No plano CV, há estratégias distintas para a parte CD dos recursos, o que significa que, conforme as taxas sobem, a gestão deixa aproximadamente 70% do plano hedgeado a longo prazo. No momento, a entidade trabalha com a previsão de um maior volume de aposentadorias para acontecer por conta da privatização da patrocinadora, com maior saída futura de recursos da parcela BD do plano CV. “Nessa parte, o plano comprará tudo o que puder em títulos públicos para antecipar as aposentadorias”, diz.

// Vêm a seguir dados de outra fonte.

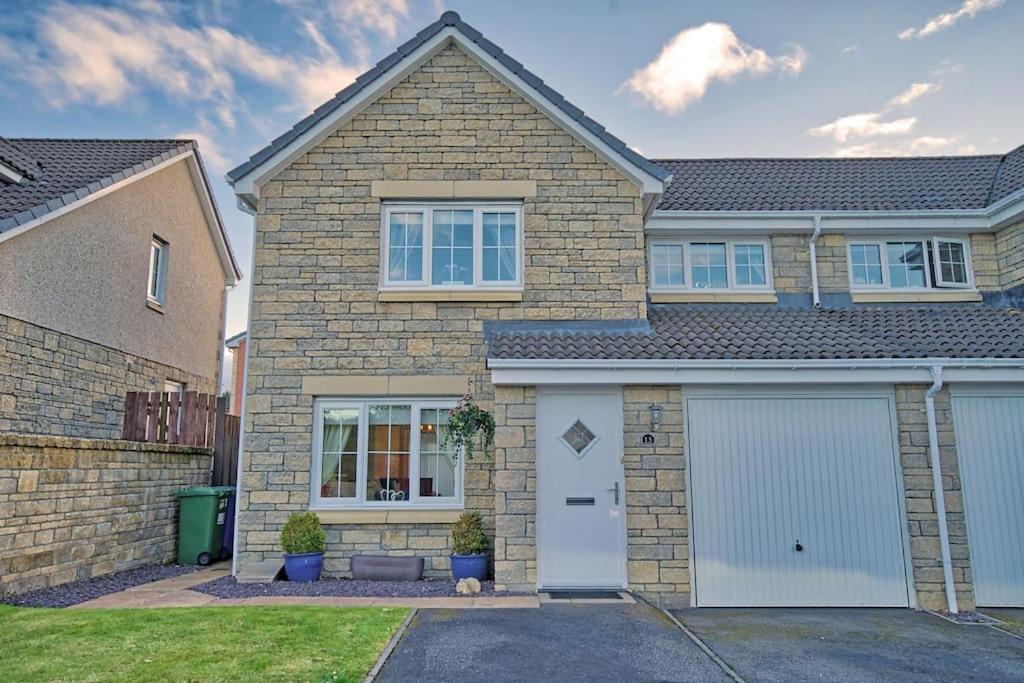 a large brick house with a white garage at Three bedroom house in Culloden, Inverness in Culloden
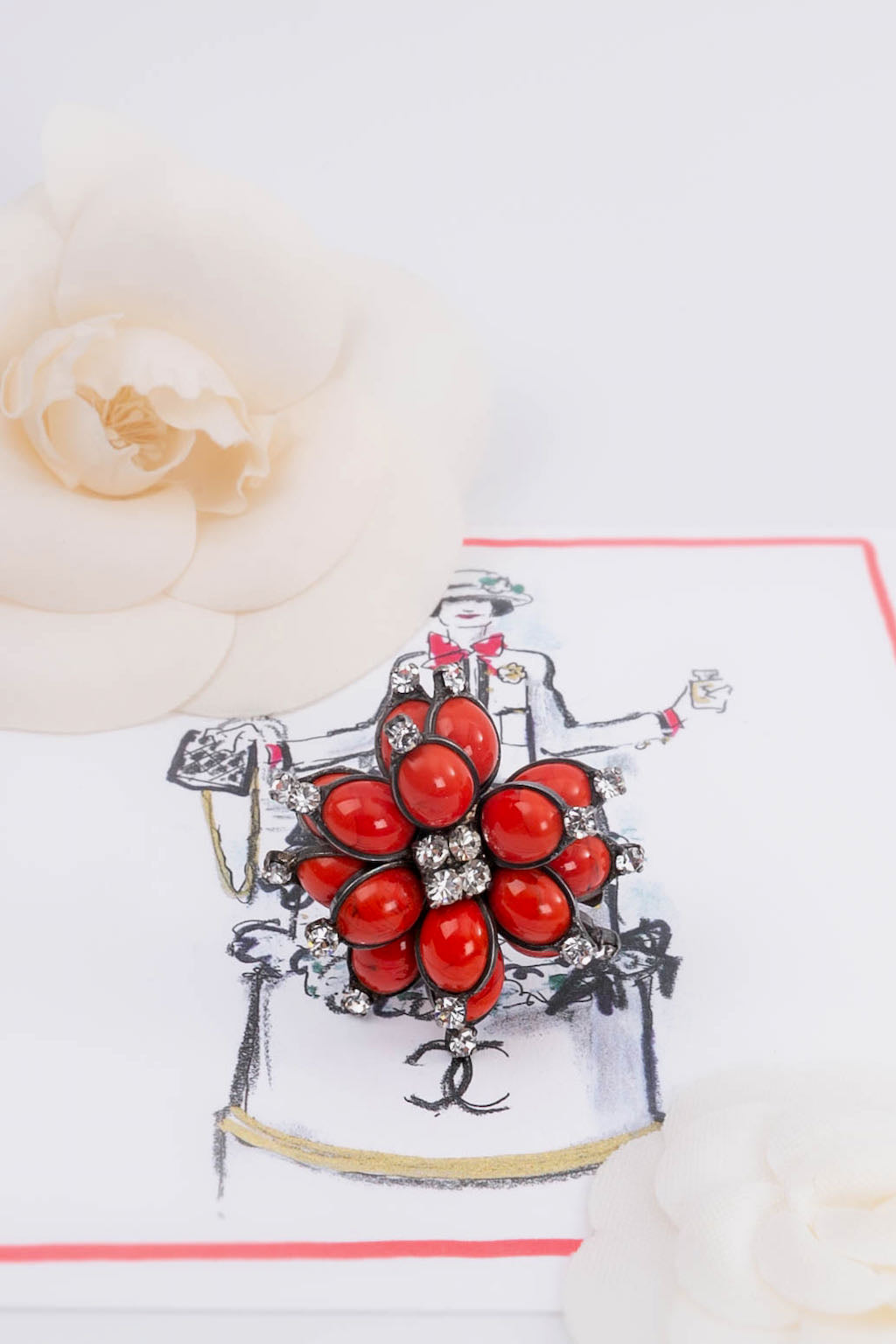 Broche en pÃ¢te de verre Chanel Printemps 1996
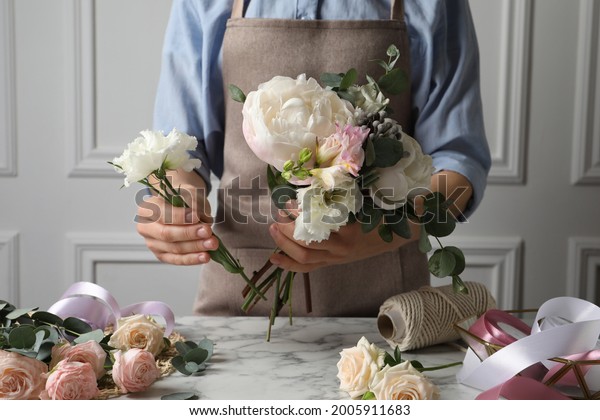 Florist creating beautiful bouquet at white\
marble table, closeup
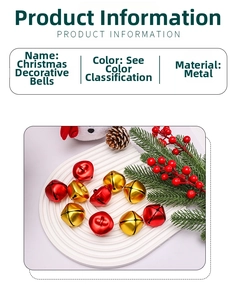 Close-up of red and gold Christmas bells with pine needles and berries for holiday decor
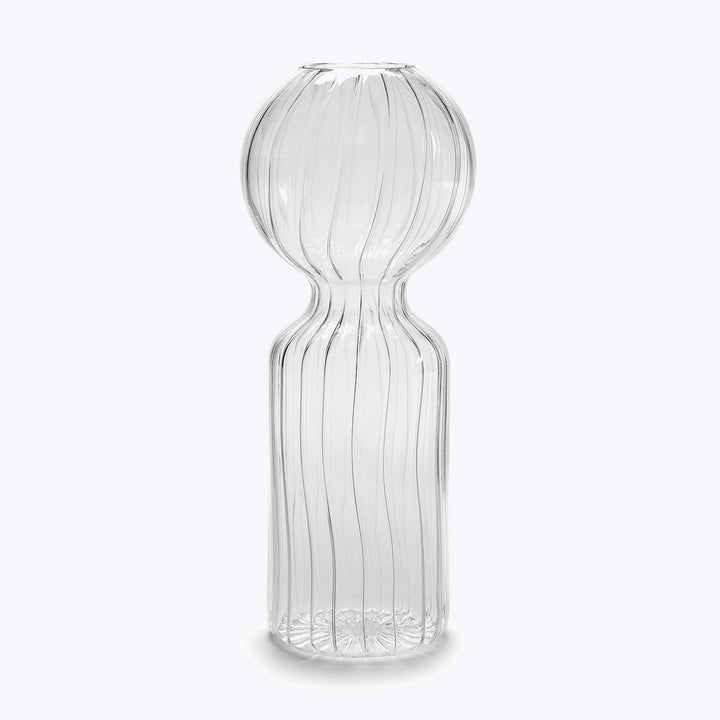 Hourglass-shaped glass vase with vertical ridges on white background.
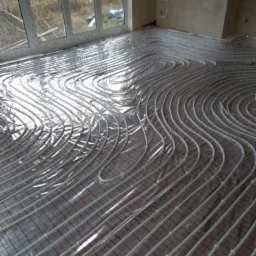 Rury ogrzewania podłogowego ułożone na folii izolacyjnej z siatką, widok na duże okno balkonowe i surowe ściany w tle.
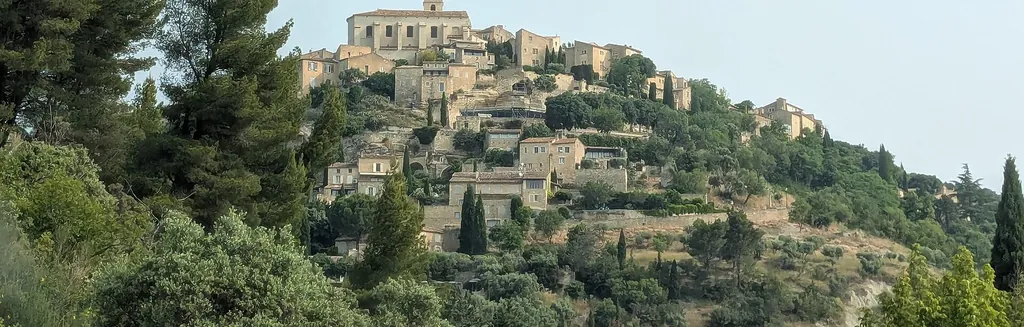 Le village perché de Gordes au coucher du soleil, vu depuis la route, illustrant le budget d'un séjour dans le Luberon en Provence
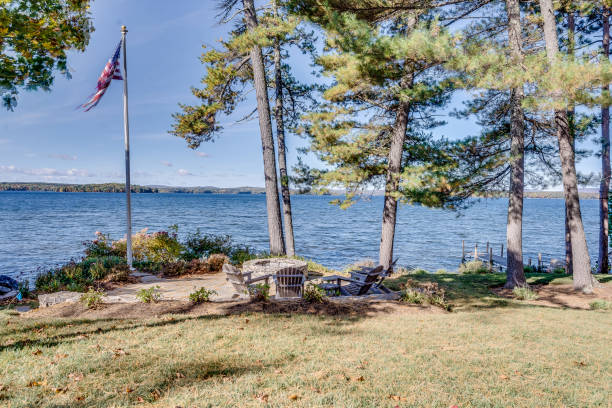 istock American flag at water's edge on a beautiful day 1404574808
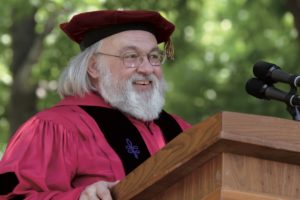 Olson in robes at lectern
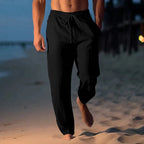 Black linen drawstring trousers shown in motion on sand, highlighting the loose breathable fit and ankle hem.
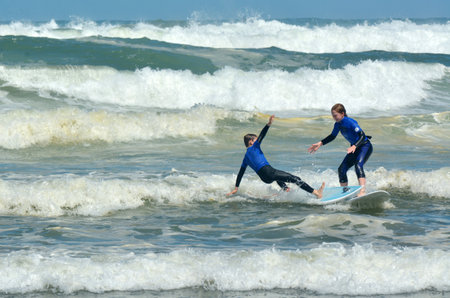MURIWAI, NZL -  JAN 01 2015:Young people surf in Muriwai beach.It's a very popular beach in New Zealand known for it beauty and for its outdoor activities such as swimming, surfing, biking and fishing.のeditorial素材
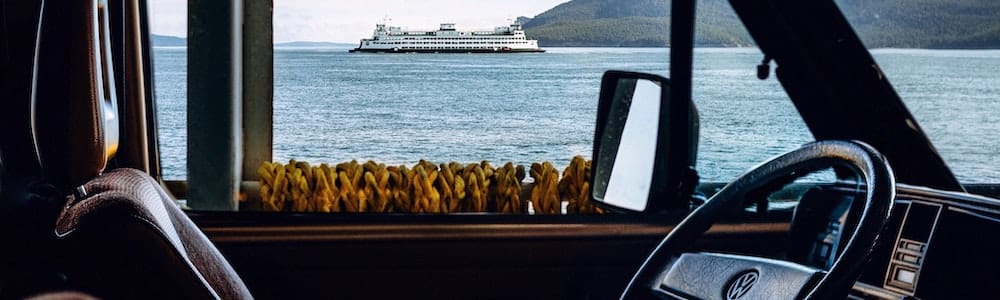 Looking through a car window to the sea and a ship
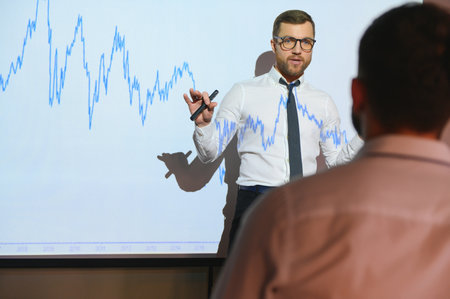 Trading teaching. Male leader talking to employees, showing the plan on the projector in office of...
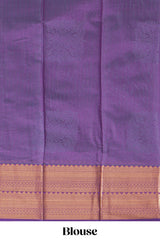 Blue tussar saree with gold zari floral buttas teal zari border and woven zari pallu with contrast blouse piece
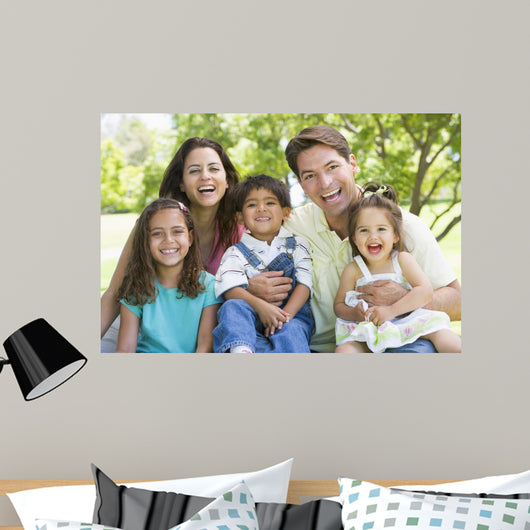 Laughing Family Sitting Outdoors Wall Decal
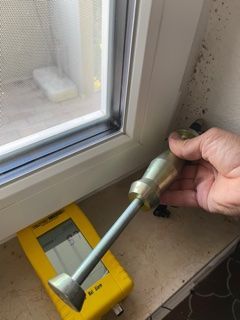 Eine Person hält ein Werkzeug vor einem Fenster.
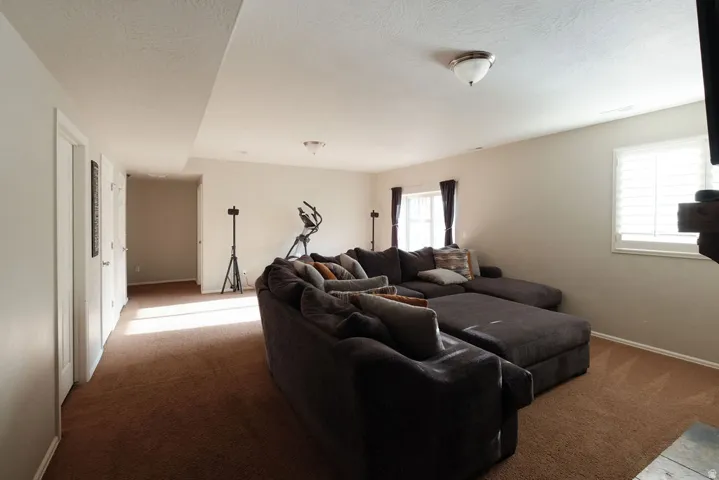 Recessed ceiling with flush mount lighting, two windows with white plantation shutters, and textured neutral carpeting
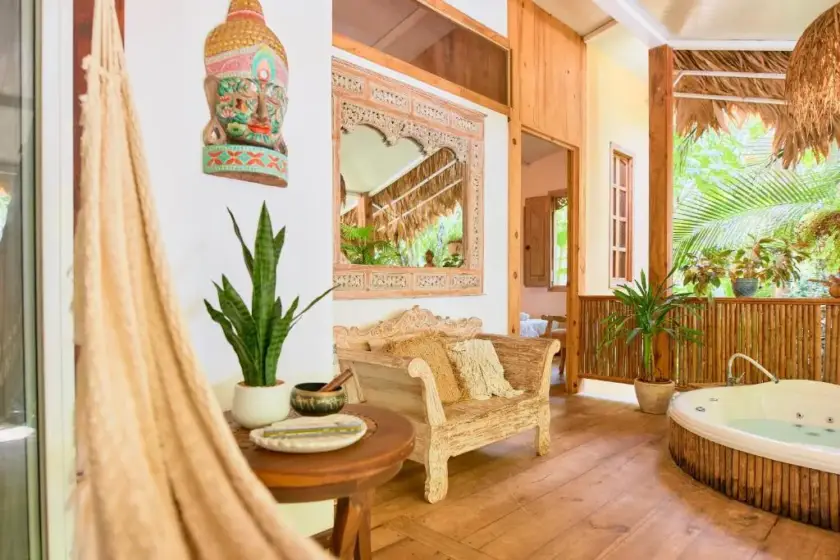 Open-air villa lounge with private jacuzzi in Playa Chiquita, Costa Rica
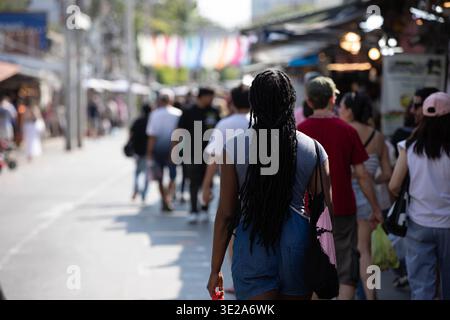 Female tourist with dreadlocks exploring outdoor market in Bangkok, budget shopping street market Asia, rear view. Stock Photo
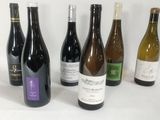several bottles of wine are lined up on a white surface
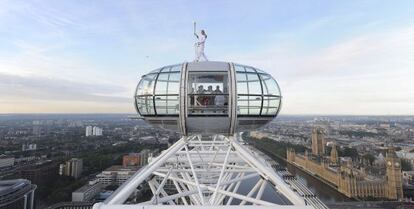 La esquiadora Amelie Hempleman-Adams sostiene la antorcha olímpica sobre una cabina del London Eye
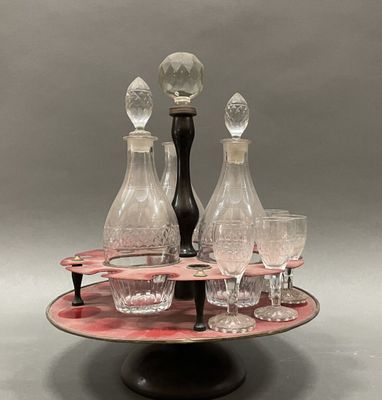 bottles and glasses on a tray with a candle holder on top of it
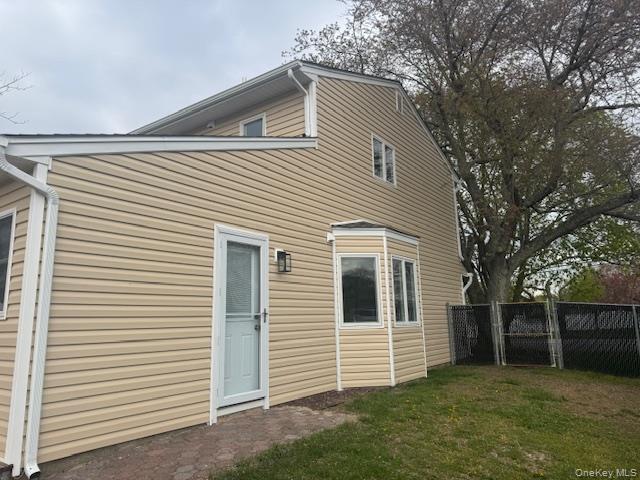 24 Moriches Road Lake Grove, NY 11755 - Photo 28 of 31 a view of a house with a yard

Com os papéis longos pagando 6,40% contra um atuarial de 5,45%, o retorno é fantástico, afirma Lakoski, mas, no caso da parcela BD, há uma restrição de compras por causa do obstáculo da liquidez criado pelas futuras saídas de recursos. “A essa taxa, seria possível aplicar tudo em NTN-Bs, marcar na curva e ir dormir tranquilo”, observa. Devido à liquidez, porém, para fazer isso é preciso sair marginalmente de outras posições, como a renda variável. Isso será feito apenas em movimentos táticos, marginais, sem dar “cavalo de pau”.
Na parte CD do plano, já há 40% do carrego marcado a mercado, com rentabilidade de 6,40%. “Como o carrego é bom, os ajustes são feitos de maneira mais expressiva apenas para reforçar os ativos atrelados ao CDI, no curto prazo”, conta.